What is expected.
Reproduce each of the following items word for word.

Dataset entries
§

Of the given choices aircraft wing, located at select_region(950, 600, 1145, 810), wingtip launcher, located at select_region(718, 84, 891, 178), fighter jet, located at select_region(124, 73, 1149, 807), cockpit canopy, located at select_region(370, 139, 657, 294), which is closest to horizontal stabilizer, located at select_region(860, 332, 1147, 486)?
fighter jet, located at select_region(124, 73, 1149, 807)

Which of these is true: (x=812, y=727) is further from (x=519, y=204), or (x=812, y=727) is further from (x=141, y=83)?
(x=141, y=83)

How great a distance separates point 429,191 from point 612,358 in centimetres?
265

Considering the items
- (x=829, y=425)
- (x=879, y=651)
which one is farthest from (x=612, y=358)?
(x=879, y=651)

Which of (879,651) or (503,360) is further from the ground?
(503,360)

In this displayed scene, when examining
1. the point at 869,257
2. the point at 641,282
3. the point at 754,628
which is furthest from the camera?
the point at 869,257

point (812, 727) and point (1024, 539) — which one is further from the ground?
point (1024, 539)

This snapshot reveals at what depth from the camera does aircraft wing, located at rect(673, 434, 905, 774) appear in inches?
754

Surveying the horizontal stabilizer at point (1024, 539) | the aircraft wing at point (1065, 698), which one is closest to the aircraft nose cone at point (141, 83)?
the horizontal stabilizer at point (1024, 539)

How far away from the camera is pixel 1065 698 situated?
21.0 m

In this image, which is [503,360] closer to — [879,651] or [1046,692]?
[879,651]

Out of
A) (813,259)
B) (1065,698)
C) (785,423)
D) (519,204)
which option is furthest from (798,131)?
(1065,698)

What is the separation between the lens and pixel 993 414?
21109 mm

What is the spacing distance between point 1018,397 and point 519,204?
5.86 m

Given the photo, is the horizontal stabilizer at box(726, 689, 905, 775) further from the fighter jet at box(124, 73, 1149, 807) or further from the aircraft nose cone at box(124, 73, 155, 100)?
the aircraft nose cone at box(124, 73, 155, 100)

§

Response to this exercise.
Of the given choices aircraft wing, located at select_region(950, 600, 1145, 810), wingtip launcher, located at select_region(718, 84, 891, 178), fighter jet, located at select_region(124, 73, 1149, 807), cockpit canopy, located at select_region(370, 139, 657, 294), which is closest to horizontal stabilizer, located at select_region(860, 332, 1147, 486)?
fighter jet, located at select_region(124, 73, 1149, 807)

Which of these is true: (x=812, y=727) is further from (x=519, y=204), or (x=812, y=727) is further from (x=141, y=83)?
(x=141, y=83)

How great a distance separates point 429,191 from point 612,358 in centimetres?
265

Considering the items
- (x=829, y=425)
- (x=879, y=651)
which one is farthest from (x=612, y=358)?
(x=879, y=651)

Which of (879,651) or (503,360) is further from the ground?
(503,360)

In this displayed scene, when examining
1. the point at 869,257
2. the point at 641,282
3. the point at 754,628
which is furthest from the camera?
the point at 869,257

point (812, 727) and point (1024, 539) — which one is further from the ground?
point (1024, 539)

This snapshot reveals at what depth from the camera does aircraft wing, located at rect(673, 434, 905, 774) appear in inches?
754

Surveying the horizontal stabilizer at point (1024, 539) | the aircraft wing at point (1065, 698), which one is closest to the aircraft nose cone at point (141, 83)?
the horizontal stabilizer at point (1024, 539)

How far away from the camera is pixel 1065 698 situated?
21.0 m

In this image, which is [503,360] closer to — [879,651] or [1046,692]?
[879,651]

Out of
A) (813,259)
B) (1065,698)
C) (785,423)
D) (519,204)
which option is furthest from (798,131)?
(1065,698)

What is the separation between the lens and pixel 993 414?
21109 mm

What is the spacing distance between point 1018,397 and point 519,204?
5.86 m

Given the photo, is the horizontal stabilizer at box(726, 689, 905, 775) further from the fighter jet at box(124, 73, 1149, 807) or further from the aircraft nose cone at box(124, 73, 155, 100)?
the aircraft nose cone at box(124, 73, 155, 100)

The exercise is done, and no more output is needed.